Al Futtaim Group said it has acquired 79.3 per cent shareholder approval for its planned takeover of Kenya’s CMC Holdings.
The Dubai-based conglomerate announced an offer in September of last year to acquire 100 per cent of the Nairobi-based car retailer at 13 Kenyan shillings (55.3 fils at current rates) per share, via its Al Futtaim Auto & Machinery Company (Famco) subsidiary.
The offer was at a 3.7 per cent discount to CMC’s last traded price, and valued the company at 7.58bn shillings.
The offer expired at 6pm UAE time today. The offer was initially scheduled to expire on February 14, but Al Futtaim extended that deadline by four days on February 13.
The final percentage of shareholders approving the deal is due to be made public on March 4.
Al Futtaim intends to delist the company from the Nairobi Securities Exchange upon completion.
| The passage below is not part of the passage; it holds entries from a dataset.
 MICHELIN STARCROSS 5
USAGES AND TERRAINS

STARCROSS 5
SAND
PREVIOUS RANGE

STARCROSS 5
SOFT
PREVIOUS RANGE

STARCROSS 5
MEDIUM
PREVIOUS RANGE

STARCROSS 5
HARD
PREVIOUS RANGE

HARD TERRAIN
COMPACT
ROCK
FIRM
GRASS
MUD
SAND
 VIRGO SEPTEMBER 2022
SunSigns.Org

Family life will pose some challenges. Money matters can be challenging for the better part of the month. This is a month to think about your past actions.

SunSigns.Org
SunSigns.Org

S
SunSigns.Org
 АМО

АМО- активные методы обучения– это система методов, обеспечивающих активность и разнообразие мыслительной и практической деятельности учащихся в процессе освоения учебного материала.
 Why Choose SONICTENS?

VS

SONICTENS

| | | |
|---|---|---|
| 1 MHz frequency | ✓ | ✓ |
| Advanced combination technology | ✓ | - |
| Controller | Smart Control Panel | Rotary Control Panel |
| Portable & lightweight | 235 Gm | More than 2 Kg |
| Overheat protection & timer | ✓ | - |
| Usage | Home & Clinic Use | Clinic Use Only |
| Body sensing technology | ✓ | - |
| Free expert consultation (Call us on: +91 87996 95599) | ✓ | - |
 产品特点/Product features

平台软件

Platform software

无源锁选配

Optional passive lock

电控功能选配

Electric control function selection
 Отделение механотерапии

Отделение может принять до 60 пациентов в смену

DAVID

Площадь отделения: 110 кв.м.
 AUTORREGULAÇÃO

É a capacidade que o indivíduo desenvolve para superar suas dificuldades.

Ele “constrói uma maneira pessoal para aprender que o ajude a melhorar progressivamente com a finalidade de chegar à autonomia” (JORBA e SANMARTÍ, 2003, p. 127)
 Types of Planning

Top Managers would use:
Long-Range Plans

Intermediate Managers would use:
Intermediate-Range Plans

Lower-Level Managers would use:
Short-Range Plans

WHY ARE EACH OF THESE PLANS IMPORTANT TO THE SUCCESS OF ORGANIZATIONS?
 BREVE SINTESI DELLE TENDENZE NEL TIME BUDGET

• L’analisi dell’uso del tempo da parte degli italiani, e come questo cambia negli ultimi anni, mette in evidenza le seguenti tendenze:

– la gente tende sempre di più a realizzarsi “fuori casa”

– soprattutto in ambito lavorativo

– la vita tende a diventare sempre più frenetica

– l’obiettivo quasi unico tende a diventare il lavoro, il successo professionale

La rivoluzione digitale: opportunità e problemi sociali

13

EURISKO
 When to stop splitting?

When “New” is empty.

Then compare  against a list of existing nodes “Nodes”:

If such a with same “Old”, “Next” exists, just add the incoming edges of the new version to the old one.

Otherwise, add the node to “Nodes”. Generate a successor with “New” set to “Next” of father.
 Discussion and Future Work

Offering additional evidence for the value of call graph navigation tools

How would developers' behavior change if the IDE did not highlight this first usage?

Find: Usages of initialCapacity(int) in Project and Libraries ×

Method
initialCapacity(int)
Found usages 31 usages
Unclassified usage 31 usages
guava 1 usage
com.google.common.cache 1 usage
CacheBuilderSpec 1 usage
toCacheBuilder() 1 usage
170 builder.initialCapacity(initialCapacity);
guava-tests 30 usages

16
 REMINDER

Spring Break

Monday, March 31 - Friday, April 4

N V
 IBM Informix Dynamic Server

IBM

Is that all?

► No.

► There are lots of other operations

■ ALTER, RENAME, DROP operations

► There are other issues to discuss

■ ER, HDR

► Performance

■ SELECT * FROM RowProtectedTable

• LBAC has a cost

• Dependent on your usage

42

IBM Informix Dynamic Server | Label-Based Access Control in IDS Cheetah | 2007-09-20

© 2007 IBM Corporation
The conglomerate had initially required holders of more than 75 per cent of the company’s shares to approve the deal. However, Al Futtaim said on February 14 that this condition had been waived.
Kenya’s competition authority formally approved the takeover on February 7.
CMC Holdings is Kenya’s fourth largest car dealership by sales. The company’s shares have been suspended from trading since September 2011, pending an investigation into a dispute between directors.